Eyewitnesses and online reaction
The original uploader wrote that they stepped outside after thinking they had spotted a shooting star and then started filming the trio; that note appears on Reddit and puts the sighting at about 8:30 p.m. local time. Commenters floated theories ranging from FPV racing drones to loose balloons and camera artifacts, and the thread has drawn hundreds of replies and shares. The quick spread of the clip shows how a block-level sighting can turn into a national talking point in a matter of hours.
How officials track UAP
Federal agencies have set procedures for handling these kinds of reports: the Federal Aviation Administration logs UAP sightings reported to air-traffic control and says that “if supporting information such as radar data corroborates the report, the FAA shares it with the UAP Task Force.” FAA guidance means a neighborhood video like this could, in theory, be matched with radar or flight-tracking data and then bumped up for a closer look. That two-step path, civilian reporting followed by sensor checks, is how some backyard clips end up in official case files.
What federal reports show
The Department of Defense’s All-Domain Anomaly Resolution Office notes in its FY2024 report that, while it received hundreds of reports, “to date, AARO has discovered no verifiable evidence of extraterrestrial beings, activity, or technology.” AARO also documents one commercial-airline near miss with a “cylindrical object” off the New York coast that is still under review.

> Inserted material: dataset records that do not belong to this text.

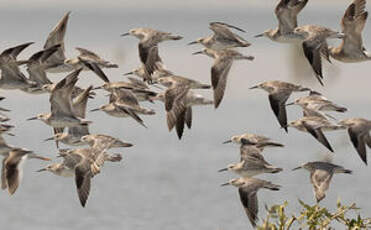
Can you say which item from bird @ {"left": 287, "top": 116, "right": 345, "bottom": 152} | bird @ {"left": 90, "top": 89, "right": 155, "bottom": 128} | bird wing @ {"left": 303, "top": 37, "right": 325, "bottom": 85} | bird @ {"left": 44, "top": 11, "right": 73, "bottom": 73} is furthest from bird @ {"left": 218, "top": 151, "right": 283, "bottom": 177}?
bird @ {"left": 44, "top": 11, "right": 73, "bottom": 73}

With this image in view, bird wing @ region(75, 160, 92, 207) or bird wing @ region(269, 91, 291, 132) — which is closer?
bird wing @ region(75, 160, 92, 207)

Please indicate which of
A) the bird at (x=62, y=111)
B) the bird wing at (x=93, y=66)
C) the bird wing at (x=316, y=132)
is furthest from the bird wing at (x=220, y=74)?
the bird at (x=62, y=111)

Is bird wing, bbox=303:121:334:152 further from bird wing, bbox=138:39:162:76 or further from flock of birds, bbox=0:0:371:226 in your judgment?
bird wing, bbox=138:39:162:76

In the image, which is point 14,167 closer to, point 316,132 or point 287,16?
point 316,132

The office and other analysts stress that without corroborating sensor data, videos shot from the ground often stay in the “inconclusive” pile.
What to expect next
Most specialists point out that many UAP reports ultimately trace back to everyday culprits such as balloons, birds, satellites or drones once more information is collected, a theme highlighted in national coverage of the AARO findings. AP coverage also notes that gaps in radar and other sensor data often leave cases unresolved. For now, the Corona footage remains an intriguing local mystery, and authorities say that only corroborating radar or similar sensor evidence would move it from viral curiosity into formal UAP analysis.